_Activity_.
Leave out the pictures and retype all the entries below exactly.

_Material for the task_.
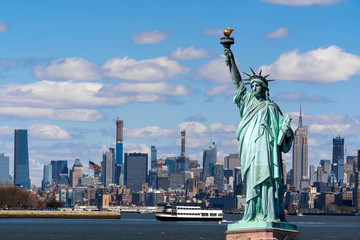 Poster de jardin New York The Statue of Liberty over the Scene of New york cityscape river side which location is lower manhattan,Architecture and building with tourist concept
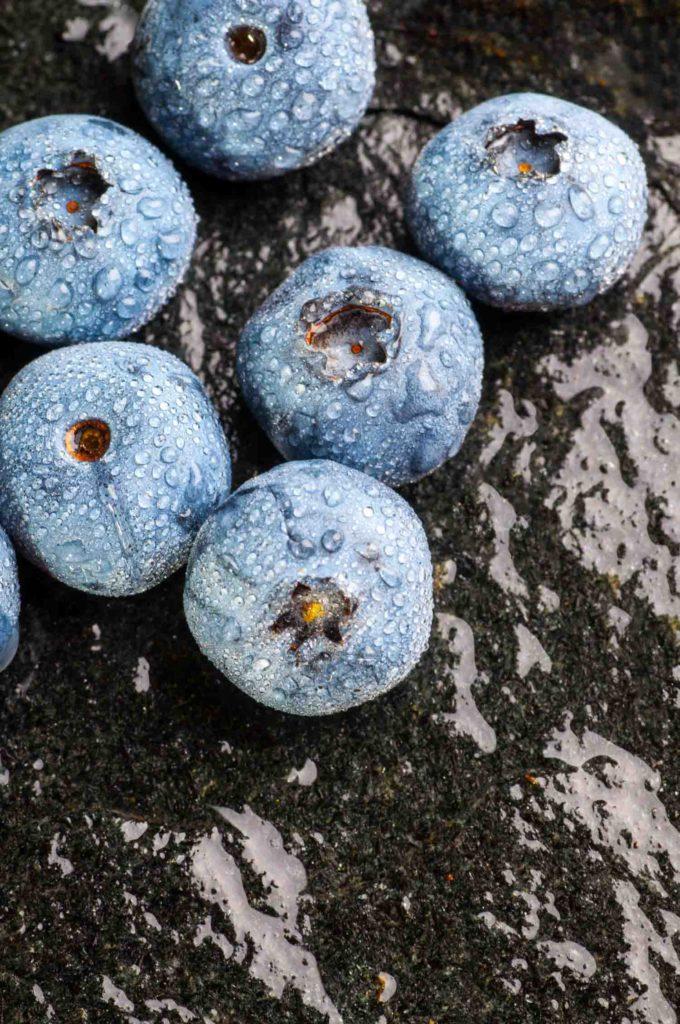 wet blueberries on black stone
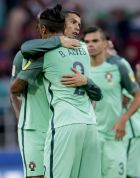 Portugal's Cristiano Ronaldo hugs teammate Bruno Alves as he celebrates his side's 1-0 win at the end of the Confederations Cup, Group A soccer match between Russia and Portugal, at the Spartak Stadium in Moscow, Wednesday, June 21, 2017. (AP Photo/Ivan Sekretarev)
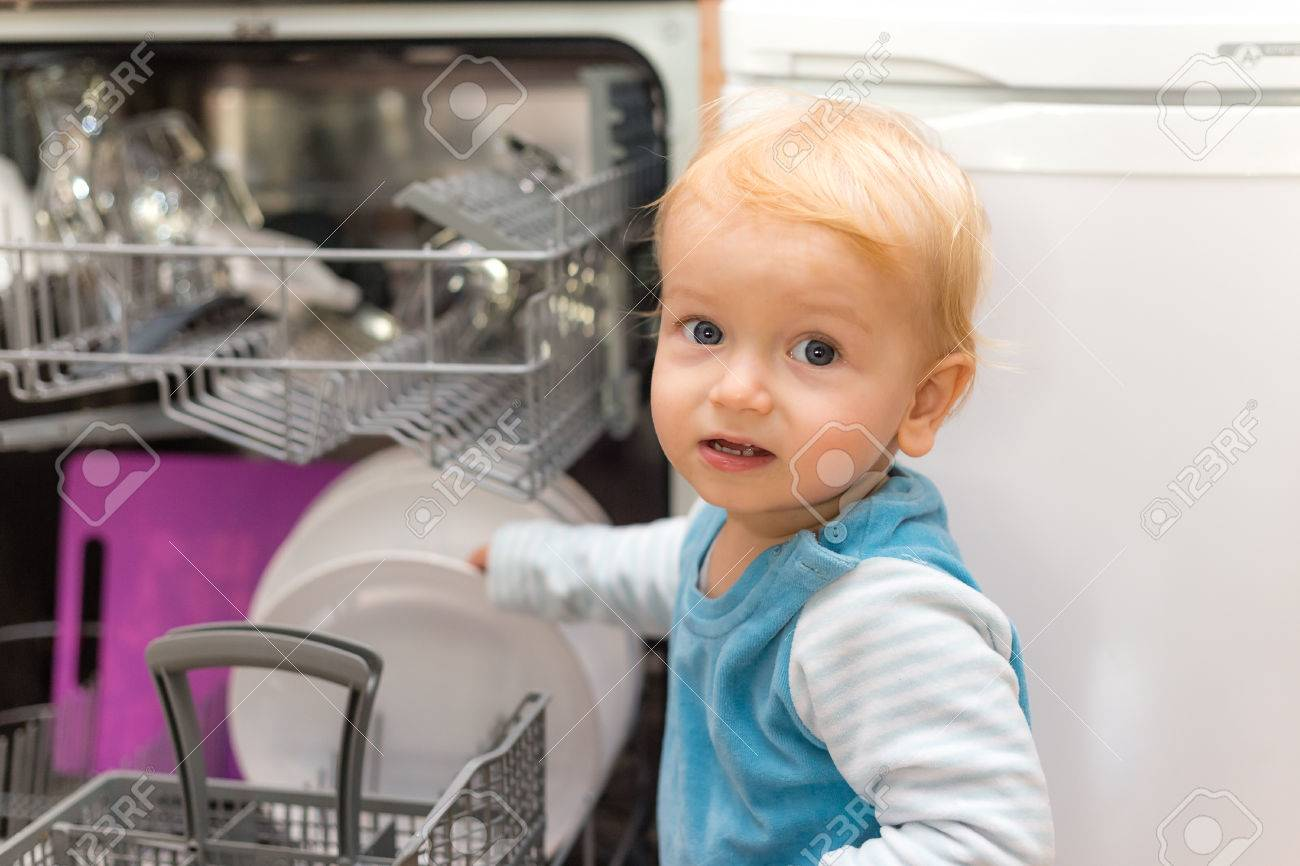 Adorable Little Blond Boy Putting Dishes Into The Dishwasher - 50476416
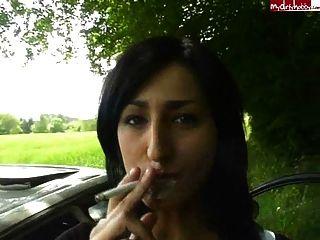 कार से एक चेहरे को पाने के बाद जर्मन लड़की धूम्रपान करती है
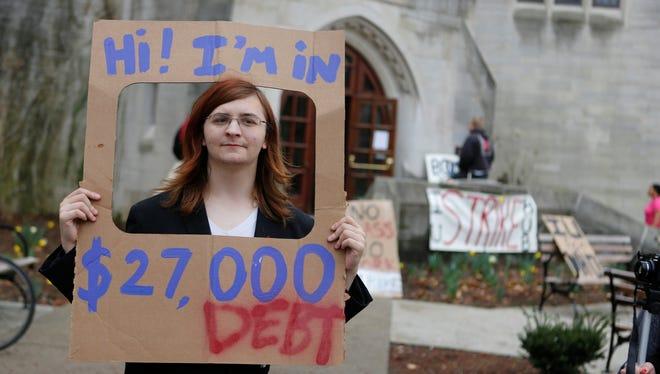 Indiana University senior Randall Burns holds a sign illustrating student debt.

_Reply to the exercise_.
 Poster de jardin New York The Statue of Liberty over the Scene of New york cityscape river side which location is lower manhattan,Architecture and building with tourist concept
 wet blueberries on black stone
 Portugal's Cristiano Ronaldo hugs teammate Bruno Alves as he celebrates his side's 1-0 win at the end of the Confederations Cup, Group A soccer match between Russia and Portugal, at the Spartak Stadium in Moscow, Wednesday, June 21, 2017. (AP Photo/Ivan Sekretarev)
 Adorable Little Blond Boy Putting Dishes Into The Dishwasher - 50476416
 कार से एक चेहरे को पाने के बाद जर्मन लड़की धूम्रपान करती है
 Indiana University senior Randall Burns holds a sign illustrating student debt.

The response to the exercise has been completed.